- _VOTRE OBJECTIF_:
Répondez aux questions suivantes à partir du passage sur les événements du 15 octobre.
1. À quelle heure et en quel lieu la réunion de concertation du 15 octobre devait-elle se tenir ?
2. Quelle région militaire le narrateur dit-il commander ?
3. Qui a organisé la réunion du jeudi 15 octobre au matin ?

- _PASSAGE FOURNI_:
○ ○ ○
Nous étions convaincus, malgré l’obstination inqualifiable, de la solution par le débat démocratique. Au pire des cas, tous les camarades du Front estimaient que la solution douloureuse était de le démettre de ses fonctions ou qu’il démissionne de son propre chef. Naïvement. Car au moment même où nous nous activions à la solution pacifique et révolutionnaire, l’aile bureaucratique s’affairait à notre insu à un dénouement brutal, violent et sanglant. Ainsi, le 15 octobre, nous fûmes tous avisés de la tenue d’une réunion de concertation à 20 heures, au siège du Conseil national de la révolution dont le comité central ne s’était point réuni depuis plus de deux mois.

Naïvement encore, nous allions nous rendre à cette réunion, toujours animés de la ferme volonté de faire triompher la vérité dans le débat contradictoire. Dans notre dos, traitreusement, des mesures scélérates étaient prises :

mise en état d’alerte à mon insu de certaines unités de la 5e région militaire dont je suis pourtant le commandant. Cela s’est fait aussi dans l’ignorance totale du commandant en chef du haut commandement des Forces armées populaires :

– distribution massive d’armes à plusieurs éléments ;

– information de certains éléments de la garde présidentielle et de certains responsables de la sécurité de l’assaut final à 20 heures contre les « traîtres » tels qu’il nous présentait. Au cours de ladite réunion, nous devions être tous encerclés, arrêtés et fusillés.

Ce secret lourd, peu d’hommes peuvent le garder, surtout s’ils savent que cette bassesse était dirigée contre des compagnons d’armes. C’est pourquoi dès que cette information fut connue des soldats de la sécurité du Conseil de l’entente, la tension est montée entre les éléments de la garde présidentielle et ceux du Conseil. Cette tension n’a pu être apaisée lors de la réunion du jeudi 15 octobre au matin, réunion organisée par le responsable de la sécurité du Conseil.

Elle devait dégénérer dans l’après-midi lorsque les éléments de la sécurité du Conseil, opposés à l’exécution du complot de 20 heures, décidaient de prendre les devants. En effet, le Président du CNR et ses hommes n’avaient pas compté avec la vigilance du peuple, notamment certains éléments de la garde présidentielle elle-même et ceux affectés à la sécurité au siège du CNR. Informés à temps, les révolutionnaires sincères se sont insurgés, déjouant le bain de sang inutile.

En tant que révolutionnaires, nous devons avec courage assumer nos responsabilités. Nous l’avons fait à travers la proclamation du Front populaire. Nous continuerons à le faire sans faille et avec détermination pour le triomphe des objectifs de la révolution d’Août. Ce dénouement brutal nous choque tous en tant qu’êtres humains et moi plus que quiconque pour avoir été son compagnon d’armes, mieux son ami.
○ ○ ○
- _INFORMATIONS FOURNIES_:
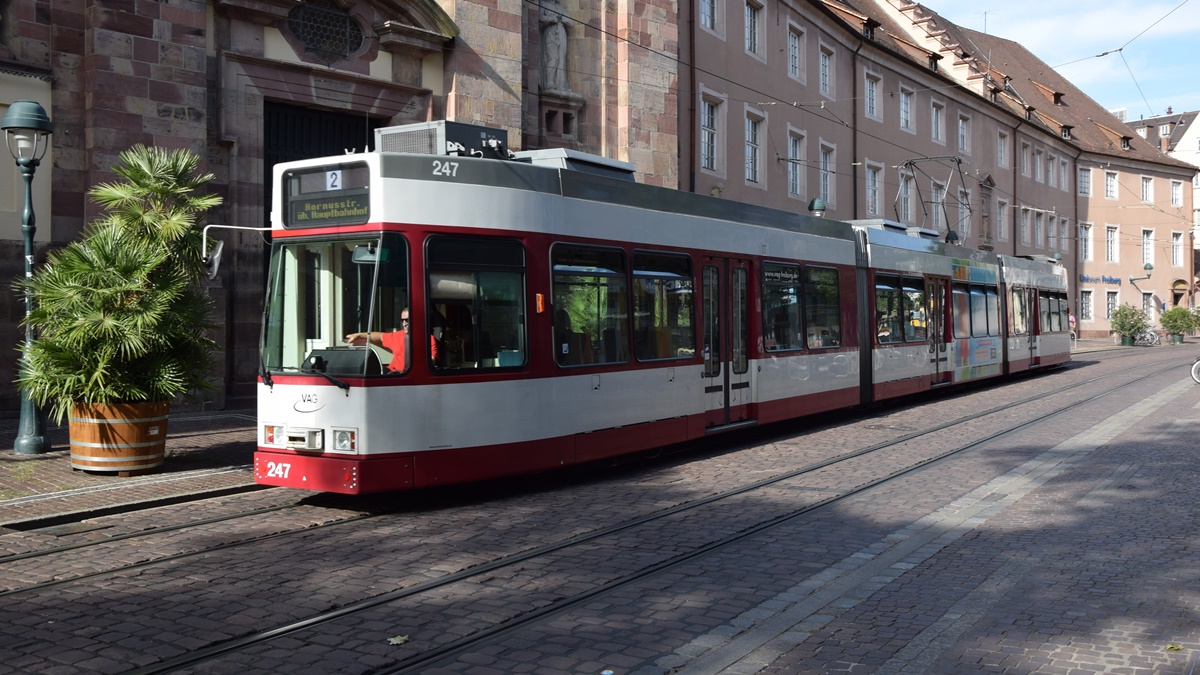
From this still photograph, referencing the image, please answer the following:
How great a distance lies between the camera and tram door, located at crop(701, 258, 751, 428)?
1250 centimetres

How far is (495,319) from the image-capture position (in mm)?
○ ○ ○
- _RÉPONSE CI-DESSOUS_:
1. À 20 heures, au siège du Conseil national de la révolution.
2. La 5e région militaire.
3. Le responsable de la sécurité du Conseil.